### Exercise
In the records below, find the line containing "Of the two options, is"; give it again exactly, along with every line that follows, and nothing else.

--- Material to process ---

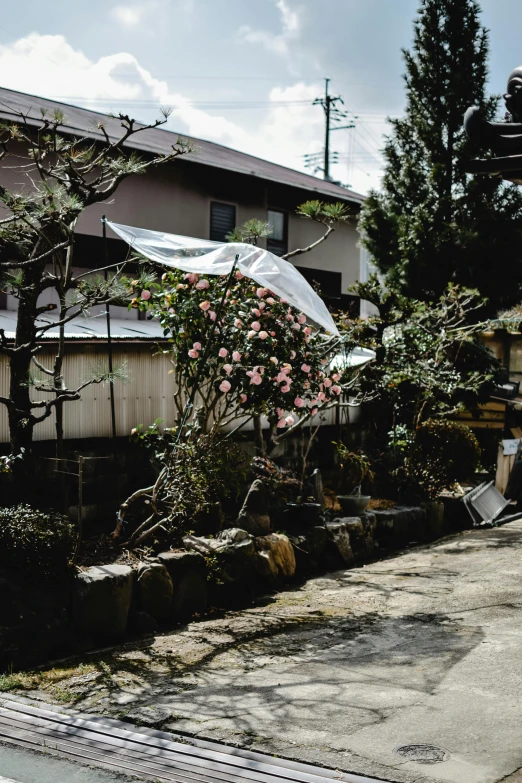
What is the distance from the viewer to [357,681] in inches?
249

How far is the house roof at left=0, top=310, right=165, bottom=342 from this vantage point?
32.5ft

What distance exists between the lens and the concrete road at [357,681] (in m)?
5.05

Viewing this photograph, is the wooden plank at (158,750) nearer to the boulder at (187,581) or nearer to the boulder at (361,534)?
the boulder at (187,581)

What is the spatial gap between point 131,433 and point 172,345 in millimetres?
1162

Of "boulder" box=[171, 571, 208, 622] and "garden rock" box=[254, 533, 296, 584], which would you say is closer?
"boulder" box=[171, 571, 208, 622]

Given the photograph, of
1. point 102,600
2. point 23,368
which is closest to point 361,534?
point 102,600

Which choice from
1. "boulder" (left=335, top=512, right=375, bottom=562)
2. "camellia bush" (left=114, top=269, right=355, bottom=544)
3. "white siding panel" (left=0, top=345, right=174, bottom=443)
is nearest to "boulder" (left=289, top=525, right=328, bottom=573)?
"boulder" (left=335, top=512, right=375, bottom=562)

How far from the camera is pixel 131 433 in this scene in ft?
32.0

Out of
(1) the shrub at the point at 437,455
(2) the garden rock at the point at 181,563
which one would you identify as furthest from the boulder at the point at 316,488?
(2) the garden rock at the point at 181,563

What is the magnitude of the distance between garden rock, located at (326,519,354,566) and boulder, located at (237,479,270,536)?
4.10 ft

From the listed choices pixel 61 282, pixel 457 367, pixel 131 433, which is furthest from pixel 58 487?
pixel 457 367

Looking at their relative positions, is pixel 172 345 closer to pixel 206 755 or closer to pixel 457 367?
pixel 206 755

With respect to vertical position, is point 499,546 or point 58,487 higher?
point 58,487

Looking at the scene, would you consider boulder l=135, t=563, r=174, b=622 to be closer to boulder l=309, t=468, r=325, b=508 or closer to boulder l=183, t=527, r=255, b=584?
boulder l=183, t=527, r=255, b=584
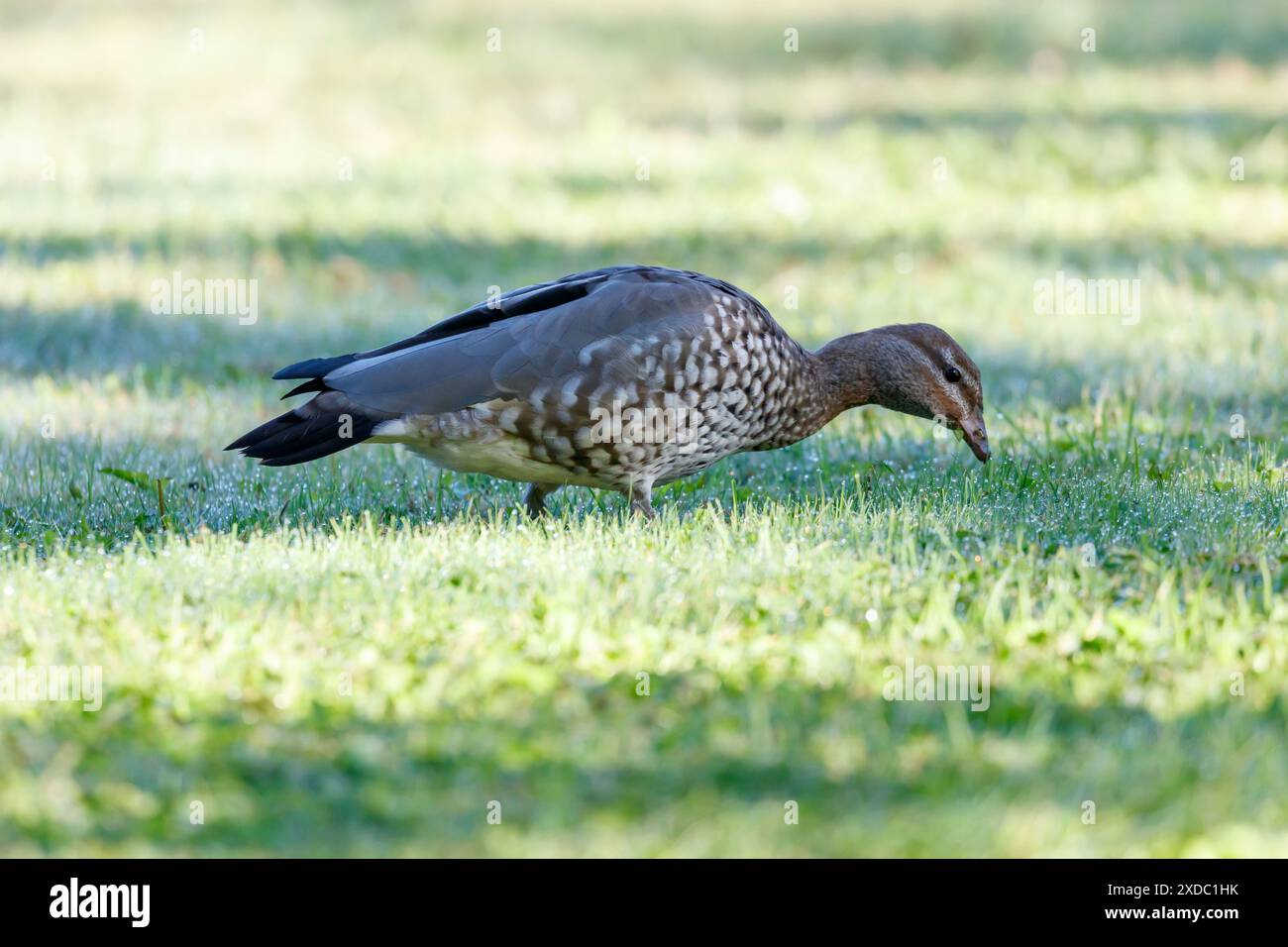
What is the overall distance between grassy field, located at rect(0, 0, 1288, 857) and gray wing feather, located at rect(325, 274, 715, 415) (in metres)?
0.51

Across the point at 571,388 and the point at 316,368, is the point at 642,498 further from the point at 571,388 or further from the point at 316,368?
the point at 316,368

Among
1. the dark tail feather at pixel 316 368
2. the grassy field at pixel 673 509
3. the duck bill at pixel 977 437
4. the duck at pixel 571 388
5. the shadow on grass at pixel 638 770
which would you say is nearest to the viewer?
the shadow on grass at pixel 638 770

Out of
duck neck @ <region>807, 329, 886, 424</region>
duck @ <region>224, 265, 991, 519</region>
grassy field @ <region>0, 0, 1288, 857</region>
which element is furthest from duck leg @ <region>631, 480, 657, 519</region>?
duck neck @ <region>807, 329, 886, 424</region>

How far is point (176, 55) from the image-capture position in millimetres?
17719

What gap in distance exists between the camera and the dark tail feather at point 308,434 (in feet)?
19.6

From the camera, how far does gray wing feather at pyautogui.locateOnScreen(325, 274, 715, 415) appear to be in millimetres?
6105

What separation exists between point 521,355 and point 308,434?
817 mm

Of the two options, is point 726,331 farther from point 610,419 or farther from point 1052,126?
point 1052,126

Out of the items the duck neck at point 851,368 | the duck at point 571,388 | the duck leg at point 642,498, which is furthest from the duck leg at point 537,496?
the duck neck at point 851,368

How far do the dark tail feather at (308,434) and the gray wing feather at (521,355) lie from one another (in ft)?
0.25

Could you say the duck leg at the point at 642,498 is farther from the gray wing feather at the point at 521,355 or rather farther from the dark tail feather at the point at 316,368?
the dark tail feather at the point at 316,368

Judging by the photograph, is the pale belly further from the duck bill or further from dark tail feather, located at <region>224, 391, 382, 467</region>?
the duck bill

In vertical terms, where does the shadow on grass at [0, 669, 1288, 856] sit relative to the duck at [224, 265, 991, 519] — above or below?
below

---

### Final answer
Of the two options, is point 726,331 farther from point 610,419 or farther from point 1052,126?
point 1052,126

Out of the items the duck neck at point 851,368 | the duck at point 571,388 | the duck leg at point 642,498, which is furthest from the duck leg at point 537,496?
the duck neck at point 851,368

How far do the dark tail feather at (308,434) and the gray wing feather at (521,355) lie from one another (in ft)?
0.25

Could you say the duck leg at the point at 642,498 is farther from the gray wing feather at the point at 521,355 or rather farther from the dark tail feather at the point at 316,368?
the dark tail feather at the point at 316,368

Judging by the photograph, is the pale belly further from the duck bill or further from dark tail feather, located at <region>224, 391, 382, 467</region>?
the duck bill

In vertical terms, where does the shadow on grass at [0, 669, 1288, 856] sit relative to the duck at [224, 265, 991, 519] — above or below?
below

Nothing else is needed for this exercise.